What the task asks
Copy the data word for word, from the line that contains "From among the" up to and including the last line of the data.
'''
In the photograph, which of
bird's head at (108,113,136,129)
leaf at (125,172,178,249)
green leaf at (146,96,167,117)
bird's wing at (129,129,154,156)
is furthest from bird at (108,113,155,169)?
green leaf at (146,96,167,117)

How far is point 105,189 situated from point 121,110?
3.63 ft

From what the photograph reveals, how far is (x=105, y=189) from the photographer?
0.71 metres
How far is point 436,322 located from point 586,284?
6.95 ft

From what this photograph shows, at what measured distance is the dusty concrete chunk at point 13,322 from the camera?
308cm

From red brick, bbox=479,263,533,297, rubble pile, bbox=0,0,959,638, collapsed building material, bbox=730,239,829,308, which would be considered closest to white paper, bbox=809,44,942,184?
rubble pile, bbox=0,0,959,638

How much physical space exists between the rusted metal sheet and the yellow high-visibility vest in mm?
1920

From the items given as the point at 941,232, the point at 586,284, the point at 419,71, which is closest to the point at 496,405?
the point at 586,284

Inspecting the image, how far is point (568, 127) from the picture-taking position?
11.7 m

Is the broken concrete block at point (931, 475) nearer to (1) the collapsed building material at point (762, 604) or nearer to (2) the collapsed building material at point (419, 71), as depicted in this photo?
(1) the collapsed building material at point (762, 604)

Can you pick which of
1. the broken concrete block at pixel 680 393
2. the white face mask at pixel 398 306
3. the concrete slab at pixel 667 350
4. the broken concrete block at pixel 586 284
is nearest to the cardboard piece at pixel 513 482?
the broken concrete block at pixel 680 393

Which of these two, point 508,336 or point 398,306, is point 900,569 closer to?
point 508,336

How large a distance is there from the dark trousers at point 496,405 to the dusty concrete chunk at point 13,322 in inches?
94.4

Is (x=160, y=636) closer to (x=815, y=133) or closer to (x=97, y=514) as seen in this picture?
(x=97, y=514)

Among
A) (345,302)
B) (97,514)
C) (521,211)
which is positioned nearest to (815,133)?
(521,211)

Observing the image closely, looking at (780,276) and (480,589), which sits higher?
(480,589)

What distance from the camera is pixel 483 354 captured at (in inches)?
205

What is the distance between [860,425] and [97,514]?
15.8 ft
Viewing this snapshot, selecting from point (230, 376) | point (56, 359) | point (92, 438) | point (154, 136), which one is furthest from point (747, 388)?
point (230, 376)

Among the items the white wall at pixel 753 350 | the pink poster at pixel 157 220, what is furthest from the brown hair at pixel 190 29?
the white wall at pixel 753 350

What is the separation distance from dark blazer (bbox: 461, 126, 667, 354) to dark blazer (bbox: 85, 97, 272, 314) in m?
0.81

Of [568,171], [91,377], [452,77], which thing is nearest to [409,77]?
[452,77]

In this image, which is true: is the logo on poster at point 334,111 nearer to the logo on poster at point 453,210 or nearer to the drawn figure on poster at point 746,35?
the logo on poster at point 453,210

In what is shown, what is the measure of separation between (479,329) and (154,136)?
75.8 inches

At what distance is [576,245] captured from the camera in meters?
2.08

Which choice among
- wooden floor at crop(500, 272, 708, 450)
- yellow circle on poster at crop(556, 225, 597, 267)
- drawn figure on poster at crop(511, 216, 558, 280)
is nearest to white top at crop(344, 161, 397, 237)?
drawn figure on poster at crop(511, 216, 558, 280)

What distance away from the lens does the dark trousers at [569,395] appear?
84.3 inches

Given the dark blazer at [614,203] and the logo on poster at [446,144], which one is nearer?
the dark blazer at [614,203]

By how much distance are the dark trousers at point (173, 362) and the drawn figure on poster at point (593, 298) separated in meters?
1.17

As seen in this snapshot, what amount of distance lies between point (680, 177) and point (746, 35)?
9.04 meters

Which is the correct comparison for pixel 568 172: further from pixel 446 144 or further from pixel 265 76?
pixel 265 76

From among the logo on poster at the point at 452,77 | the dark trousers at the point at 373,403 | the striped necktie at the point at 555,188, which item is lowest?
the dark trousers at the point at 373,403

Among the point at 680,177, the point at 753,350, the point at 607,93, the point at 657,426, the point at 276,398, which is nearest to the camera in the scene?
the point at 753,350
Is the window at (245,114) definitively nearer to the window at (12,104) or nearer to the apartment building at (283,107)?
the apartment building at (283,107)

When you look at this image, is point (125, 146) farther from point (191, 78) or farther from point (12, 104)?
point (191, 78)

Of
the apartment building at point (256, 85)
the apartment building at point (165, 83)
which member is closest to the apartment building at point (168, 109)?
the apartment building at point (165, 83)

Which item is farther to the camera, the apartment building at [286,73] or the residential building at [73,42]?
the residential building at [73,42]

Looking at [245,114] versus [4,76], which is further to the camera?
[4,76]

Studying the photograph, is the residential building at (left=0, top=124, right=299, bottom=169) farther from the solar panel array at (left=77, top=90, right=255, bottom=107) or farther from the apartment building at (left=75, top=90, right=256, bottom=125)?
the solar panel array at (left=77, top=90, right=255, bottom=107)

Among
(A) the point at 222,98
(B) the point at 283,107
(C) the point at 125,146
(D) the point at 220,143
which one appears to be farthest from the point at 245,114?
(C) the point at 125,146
'''
Full solution
From among the logo on poster at the point at 452,77 | the dark trousers at the point at 373,403 | the striped necktie at the point at 555,188, which item is lowest?
the dark trousers at the point at 373,403

Among the point at 680,177, the point at 753,350, the point at 607,93, the point at 657,426, the point at 276,398, which is nearest to the camera in the scene?
the point at 753,350
Is the window at (245,114) definitively nearer to the window at (12,104) or nearer to the apartment building at (283,107)?
the apartment building at (283,107)

When you look at this image, is point (125, 146) farther from point (191, 78) or farther from point (12, 104)?
point (191, 78)

Of
the apartment building at point (256, 85)
the apartment building at point (165, 83)
which member is closest to the apartment building at point (168, 109)?
the apartment building at point (165, 83)

Which item is farther to the camera, the apartment building at [286,73] or the residential building at [73,42]?
the residential building at [73,42]

Looking at [245,114] versus [4,76], which is further to the camera?
[4,76]

Studying the photograph, is the residential building at (left=0, top=124, right=299, bottom=169) farther from the solar panel array at (left=77, top=90, right=255, bottom=107) or farther from the apartment building at (left=75, top=90, right=256, bottom=125)?
the solar panel array at (left=77, top=90, right=255, bottom=107)

Among
(A) the point at 222,98
(B) the point at 283,107
(C) the point at 125,146
(D) the point at 220,143
which one appears to be farthest from the point at 245,114?
(C) the point at 125,146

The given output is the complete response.